- _WHAT IS NEEDED_: Return the lines below exactly, please, from the one containing "Vintage vuile venster met cement" through the last one, both included, and leave out any pictures.

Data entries
----------------
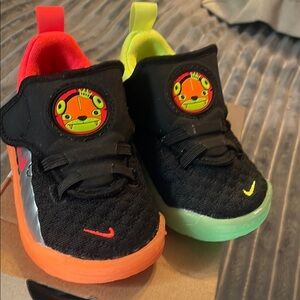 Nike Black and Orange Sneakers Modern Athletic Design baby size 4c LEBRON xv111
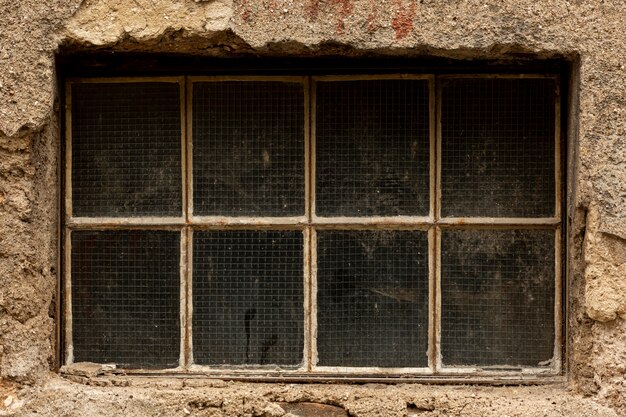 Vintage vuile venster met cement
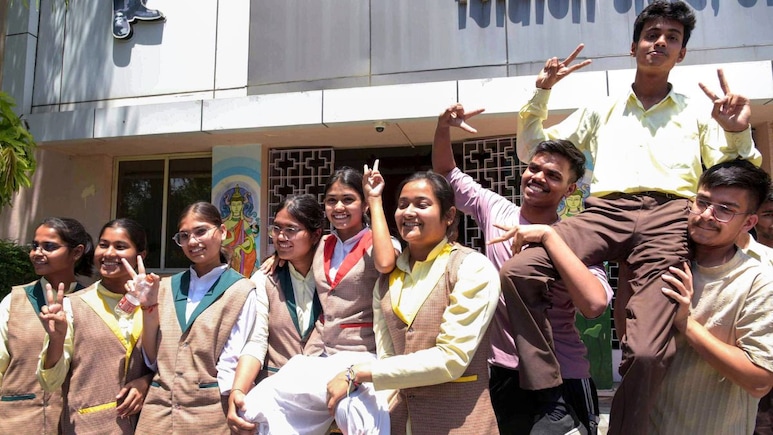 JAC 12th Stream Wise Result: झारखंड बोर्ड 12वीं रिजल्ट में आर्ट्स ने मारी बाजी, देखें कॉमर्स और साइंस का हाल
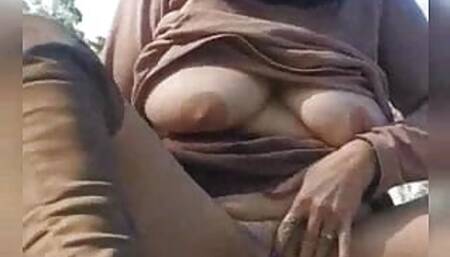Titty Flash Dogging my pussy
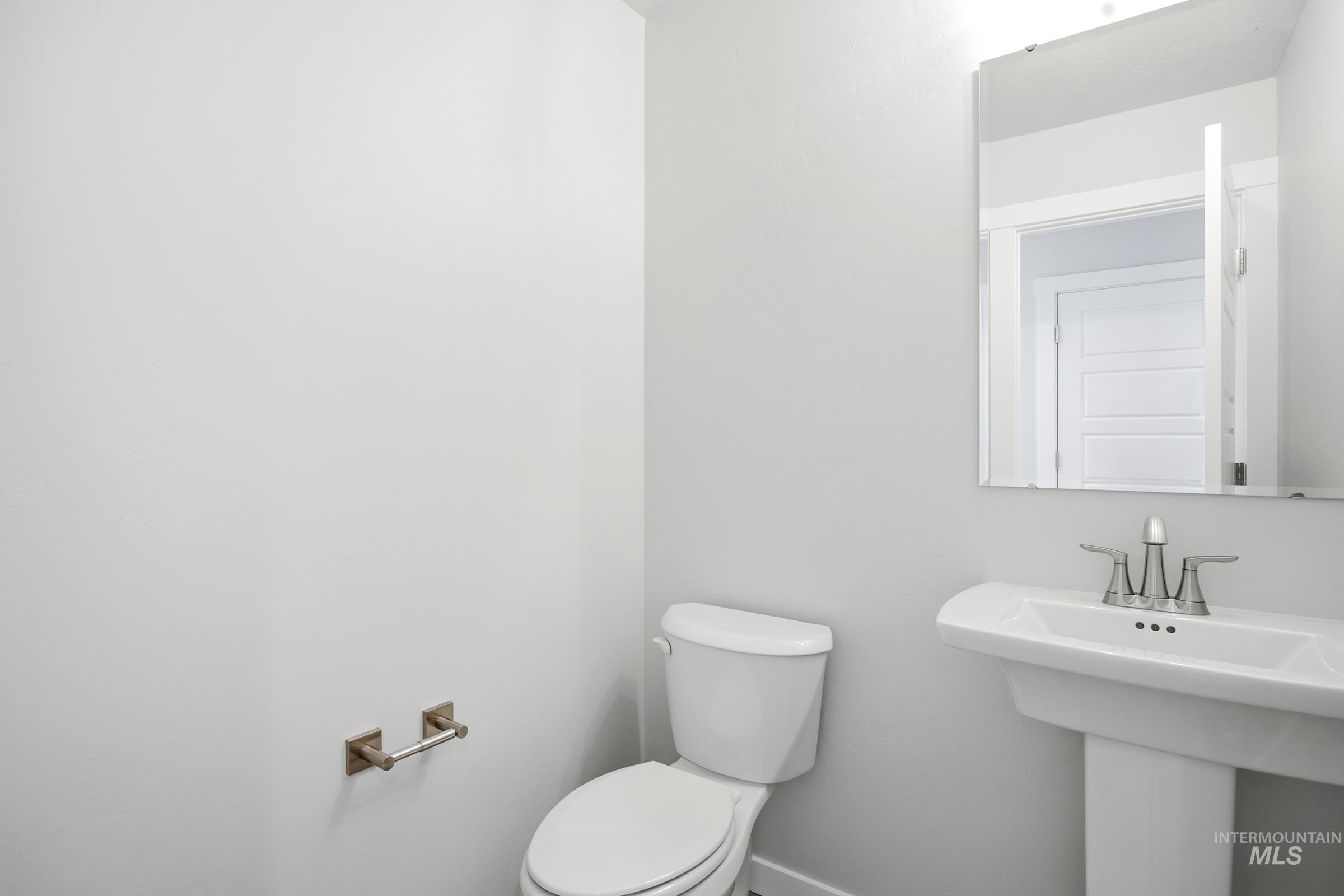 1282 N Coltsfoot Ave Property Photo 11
----------------
- _ANSWER TO THIS TASK_:
 Vintage vuile venster met cement
 JAC 12th Stream Wise Result: झारखंड बोर्ड 12वीं रिजल्ट में आर्ट्स ने मारी बाजी, देखें कॉमर्स और साइंस का हाल
Titty Flash Dogging my pussy
 1282 N Coltsfoot Ave Property Photo 11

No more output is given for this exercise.